O enfoque cazaque vai muito além da conectividade (comércio e transporte), dois dos principais suportes da Iniciativa Cinturão e Rota (Belt and Road Initiative - BRI) chinesa, aproximando-se mais da convergência da BRI e da União Econômica da Eurásia, liderada pela Rússia: um espaço eurasiano único e integrado.

Nazarbayev vê a integração dos "istãos" da Ásia Central com a Rússia e com os países de língua túrquica como a base de seu conceito de Grande Eurásia.
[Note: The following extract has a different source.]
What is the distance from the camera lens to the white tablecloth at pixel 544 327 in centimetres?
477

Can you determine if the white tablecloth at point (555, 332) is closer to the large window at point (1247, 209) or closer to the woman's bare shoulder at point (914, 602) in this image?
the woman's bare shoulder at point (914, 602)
O corolário inevitável é que a ordem atlanticista - bem como o predomínio anglo-americano nas relações internacionais - vem declinando e, certamente, não convém à Ásia e à Eurásia. Um consenso vem se formando entre as principais latitudes  quanto a que a força motriz para a reinicialização da economia global após o Covid-19 - e até mesmo um novo paradigma - virá da Ásia.

Paralelamente, o gabinete de Nazarbayev colocou um ponto de importância crucial: "Uma resposta puramente asiática ou oriental tem pouca chance de ser conveniente à coletividade do Ocidente, que também está à procura de modelos ótimos para a estrutura mundial. A Iniciativa Cinturão e Rota chinesa mostrou claramente que os países ocidentais não estão psicologicamente preparados para ver a China como líder".

Nur-sultan, no entanto, continua convencida de que a única solução possível seria exatamente um novo paradigma para as relações internacionais. Nazarbayev argumenta que as chaves para a solução do atual tumulto não se localizam em Moscou, Pequim ou Washington, mas sim em um nó de trânsito estratégico, como o Cazaquistão, onde se intersectam os interesses de todos os atores globais.

Portanto, o impulso para que o Cazaquistão - uma das principais encruzilhadas entre a Europa e a Ásia, juntamente com a Turquia e o Irã - venha a se tornar o mediador ótimo que permitirá que a Eurásia prospere na prática. Essa é a opção otimista: de outro modo, parecemos condenados a passar por uma nova Guerra Fria.